## [Direction]
Copy the stretch of the passage on the Dexter dollar from "Ferguson has also" through "the Dexter name.", changing "excellent" to "superb".

## [Document segment]
□ □ □

Ferguson has also uncovered a lot of evidence that once Dexter was convinced that it was genuine, he really LOVED his coin, having commissioned two works of art commemorating it. Both are illustrated in color in the book, but alas, they are illustrated in a very tiny, and so illegible, format. I would love to have had a link to an enlarged version of these plates on the Internet, as both have lots of small text, and the artwork looks to be excellent. Ferguson also reveals that Dexter, a wealthy Colorado mine owner, had quite an extensive coin collection. This apparently was not previously known, because his collection passed to family members and was not sold under the Dexter name.
The above story is told in the first 10 chapters. Chapter 11 discusses the recent market value of the coin, chapter 12 describes the coin in more detail than anyone probably needs and gives the most current slab grade of every known specimen of the 1834-5 Type I “originals” and the later Type II and II “restrikes.”
Chapter 13 gives the discovery source for all 15 specimens of all three types. This information is probably useful to collectors planning on purchasing a specimen, but I found it distracted from the story of the Dexter specimen.
Chapter 14, “The US Mint’s Hidden Secret as Revealed by the True Story of the Dexter Dollar,” the main point of the book, if you take the title at face value, gums things up. He retells the story, well-known since 1962, of the proof sets struck for the King of Siam and the Sultan of Muscat and how the 1804 silver dollar and gold Eagle came to be included in these diplomatic presentation sets.
Unfortunately, the Dexter dollar had nothing to do with this important discovery, which tells us the coin was struck in 1834 or soon thereafter. At the end of the chapter, Ferguson, himself treads into grassy knoll/Area 51/birther territory by suggesting that the 19,570 dollars reported struck in 1804 were dated 1804 and that all were sent to Tripoli as part of a $60,000 ransom paid to free American sailors held hostage.

□ □ □

## [Data records]
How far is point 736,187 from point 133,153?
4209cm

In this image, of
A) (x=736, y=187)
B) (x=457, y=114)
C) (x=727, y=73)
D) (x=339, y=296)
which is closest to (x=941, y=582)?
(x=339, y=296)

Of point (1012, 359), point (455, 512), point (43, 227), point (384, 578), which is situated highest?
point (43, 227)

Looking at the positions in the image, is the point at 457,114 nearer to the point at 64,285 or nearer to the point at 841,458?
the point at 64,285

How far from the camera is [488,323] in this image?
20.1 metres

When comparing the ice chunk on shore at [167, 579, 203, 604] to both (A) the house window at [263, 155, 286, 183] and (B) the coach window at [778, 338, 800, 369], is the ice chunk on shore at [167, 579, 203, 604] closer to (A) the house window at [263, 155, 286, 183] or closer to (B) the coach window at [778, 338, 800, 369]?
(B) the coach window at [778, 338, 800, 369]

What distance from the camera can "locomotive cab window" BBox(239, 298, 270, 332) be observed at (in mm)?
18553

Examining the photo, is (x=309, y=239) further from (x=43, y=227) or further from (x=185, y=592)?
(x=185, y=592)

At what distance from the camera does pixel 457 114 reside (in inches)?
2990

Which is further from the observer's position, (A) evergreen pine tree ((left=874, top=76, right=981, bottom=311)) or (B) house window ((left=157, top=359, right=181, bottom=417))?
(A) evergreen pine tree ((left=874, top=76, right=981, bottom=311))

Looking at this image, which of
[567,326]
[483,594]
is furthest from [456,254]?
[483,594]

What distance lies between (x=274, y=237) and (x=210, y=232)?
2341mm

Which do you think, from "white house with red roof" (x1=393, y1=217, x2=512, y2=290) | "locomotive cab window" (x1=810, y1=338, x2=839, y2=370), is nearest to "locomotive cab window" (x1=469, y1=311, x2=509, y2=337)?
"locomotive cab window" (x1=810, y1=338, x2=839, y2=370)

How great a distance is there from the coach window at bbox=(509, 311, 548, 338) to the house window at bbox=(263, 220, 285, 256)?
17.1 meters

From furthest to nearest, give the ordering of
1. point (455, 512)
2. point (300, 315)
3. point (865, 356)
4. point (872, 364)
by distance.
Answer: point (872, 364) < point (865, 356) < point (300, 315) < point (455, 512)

□ □ □

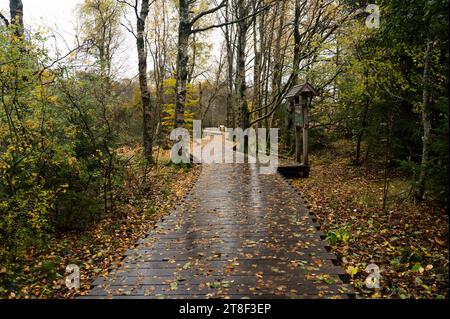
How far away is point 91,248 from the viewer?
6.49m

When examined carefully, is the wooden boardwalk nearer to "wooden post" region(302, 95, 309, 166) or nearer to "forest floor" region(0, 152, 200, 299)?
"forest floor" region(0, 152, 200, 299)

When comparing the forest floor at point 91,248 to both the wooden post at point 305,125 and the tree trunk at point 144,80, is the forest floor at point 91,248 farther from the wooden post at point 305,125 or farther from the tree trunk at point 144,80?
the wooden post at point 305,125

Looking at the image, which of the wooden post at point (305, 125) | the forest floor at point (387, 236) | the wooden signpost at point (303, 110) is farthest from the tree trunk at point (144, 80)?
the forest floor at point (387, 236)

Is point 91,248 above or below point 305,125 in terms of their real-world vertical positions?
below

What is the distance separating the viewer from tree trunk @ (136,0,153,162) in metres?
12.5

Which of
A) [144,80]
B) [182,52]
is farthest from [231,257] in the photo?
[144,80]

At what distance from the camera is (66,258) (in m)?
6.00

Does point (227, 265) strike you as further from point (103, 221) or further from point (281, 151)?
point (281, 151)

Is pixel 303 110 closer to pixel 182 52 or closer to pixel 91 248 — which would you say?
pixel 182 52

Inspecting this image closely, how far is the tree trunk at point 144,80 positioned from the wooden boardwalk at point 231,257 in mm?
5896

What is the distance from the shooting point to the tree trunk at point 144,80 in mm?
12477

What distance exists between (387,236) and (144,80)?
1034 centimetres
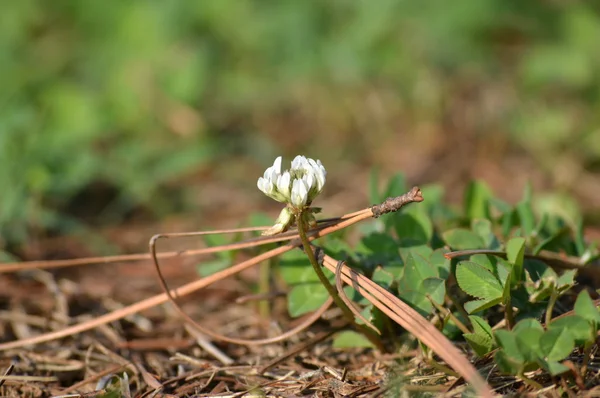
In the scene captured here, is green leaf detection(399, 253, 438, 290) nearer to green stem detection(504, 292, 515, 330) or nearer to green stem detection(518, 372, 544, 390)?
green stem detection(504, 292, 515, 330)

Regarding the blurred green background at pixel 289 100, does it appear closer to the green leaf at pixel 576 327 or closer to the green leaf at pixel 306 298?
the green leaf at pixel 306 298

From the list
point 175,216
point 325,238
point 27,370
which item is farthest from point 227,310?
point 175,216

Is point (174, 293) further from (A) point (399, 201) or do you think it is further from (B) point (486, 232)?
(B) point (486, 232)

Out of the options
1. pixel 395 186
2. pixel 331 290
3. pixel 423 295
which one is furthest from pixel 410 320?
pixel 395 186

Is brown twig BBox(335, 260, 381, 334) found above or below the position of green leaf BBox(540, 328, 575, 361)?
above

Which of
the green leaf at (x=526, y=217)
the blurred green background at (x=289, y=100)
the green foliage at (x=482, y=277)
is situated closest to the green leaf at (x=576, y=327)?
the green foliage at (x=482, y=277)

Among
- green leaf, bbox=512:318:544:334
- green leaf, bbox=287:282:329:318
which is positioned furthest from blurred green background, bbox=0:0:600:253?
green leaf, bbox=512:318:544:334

□ □ □

## [In response]
Ferguson has also uncovered a lot of evidence that once Dexter was convinced that it was genuine, he really LOVED his coin, having commissioned two works of art commemorating it. Both are illustrated in color in the book, but alas, they are illustrated in a very tiny, and so illegible, format. I would love to have had a link to an enlarged version of these plates on the Internet, as both have lots of small text, and the artwork looks to be superb. Ferguson also reveals that Dexter, a wealthy Colorado mine owner, had quite an extensive coin collection. This apparently was not previously known, because his collection passed to family members and was not sold under the Dexter name.